══ Information provided ══

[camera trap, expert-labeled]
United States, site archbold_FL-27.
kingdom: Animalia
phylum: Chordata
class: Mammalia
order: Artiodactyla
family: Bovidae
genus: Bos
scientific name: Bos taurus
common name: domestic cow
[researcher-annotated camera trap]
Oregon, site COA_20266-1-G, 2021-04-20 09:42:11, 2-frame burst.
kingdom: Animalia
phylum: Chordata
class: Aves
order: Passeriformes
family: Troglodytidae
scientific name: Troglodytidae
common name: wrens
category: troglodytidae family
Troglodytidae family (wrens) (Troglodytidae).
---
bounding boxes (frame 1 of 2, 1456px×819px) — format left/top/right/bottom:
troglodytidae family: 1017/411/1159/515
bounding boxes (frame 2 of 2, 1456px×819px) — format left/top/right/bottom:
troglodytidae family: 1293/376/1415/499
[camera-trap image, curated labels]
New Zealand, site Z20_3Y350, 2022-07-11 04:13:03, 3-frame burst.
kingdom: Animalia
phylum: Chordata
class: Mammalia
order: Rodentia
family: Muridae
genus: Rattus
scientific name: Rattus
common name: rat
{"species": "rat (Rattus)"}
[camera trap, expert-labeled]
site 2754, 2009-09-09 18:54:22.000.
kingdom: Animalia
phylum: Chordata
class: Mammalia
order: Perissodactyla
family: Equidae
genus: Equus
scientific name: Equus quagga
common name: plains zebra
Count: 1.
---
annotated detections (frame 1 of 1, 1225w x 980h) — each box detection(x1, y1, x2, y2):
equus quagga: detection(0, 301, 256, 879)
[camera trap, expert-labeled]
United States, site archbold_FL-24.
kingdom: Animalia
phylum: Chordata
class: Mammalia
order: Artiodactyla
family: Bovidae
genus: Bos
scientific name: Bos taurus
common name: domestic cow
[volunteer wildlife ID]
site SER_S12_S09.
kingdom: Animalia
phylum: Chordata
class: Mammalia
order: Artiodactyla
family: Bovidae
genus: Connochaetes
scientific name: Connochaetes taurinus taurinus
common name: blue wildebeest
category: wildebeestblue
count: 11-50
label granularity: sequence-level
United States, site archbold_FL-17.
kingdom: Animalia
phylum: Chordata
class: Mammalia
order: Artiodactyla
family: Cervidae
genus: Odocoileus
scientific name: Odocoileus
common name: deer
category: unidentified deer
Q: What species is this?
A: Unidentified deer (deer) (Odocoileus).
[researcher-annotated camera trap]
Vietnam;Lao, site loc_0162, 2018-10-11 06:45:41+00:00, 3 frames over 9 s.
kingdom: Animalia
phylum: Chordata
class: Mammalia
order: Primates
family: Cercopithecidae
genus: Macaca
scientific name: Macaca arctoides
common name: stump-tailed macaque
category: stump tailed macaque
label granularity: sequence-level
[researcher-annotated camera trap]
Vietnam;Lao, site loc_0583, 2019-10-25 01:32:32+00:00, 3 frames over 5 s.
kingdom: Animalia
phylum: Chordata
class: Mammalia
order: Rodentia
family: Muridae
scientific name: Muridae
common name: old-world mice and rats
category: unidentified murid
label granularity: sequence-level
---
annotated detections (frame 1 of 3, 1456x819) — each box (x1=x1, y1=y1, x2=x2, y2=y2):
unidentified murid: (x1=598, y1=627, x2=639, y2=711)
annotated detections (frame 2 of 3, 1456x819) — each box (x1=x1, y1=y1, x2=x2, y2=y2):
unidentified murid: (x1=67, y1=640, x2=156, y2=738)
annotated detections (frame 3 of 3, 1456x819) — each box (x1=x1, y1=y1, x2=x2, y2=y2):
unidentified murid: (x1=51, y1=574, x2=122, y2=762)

═══

• **Work request**: Every line in the data that holds "over" should be copied out.

• **Exercise answer**:
Vietnam;Lao, site loc_0162, 2018-10-11 06:45:41+00:00, 3 frames over 9 s.
Vietnam;Lao, site loc_0583, 2019-10-25 01:32:32+00:00, 3 frames over 5 s.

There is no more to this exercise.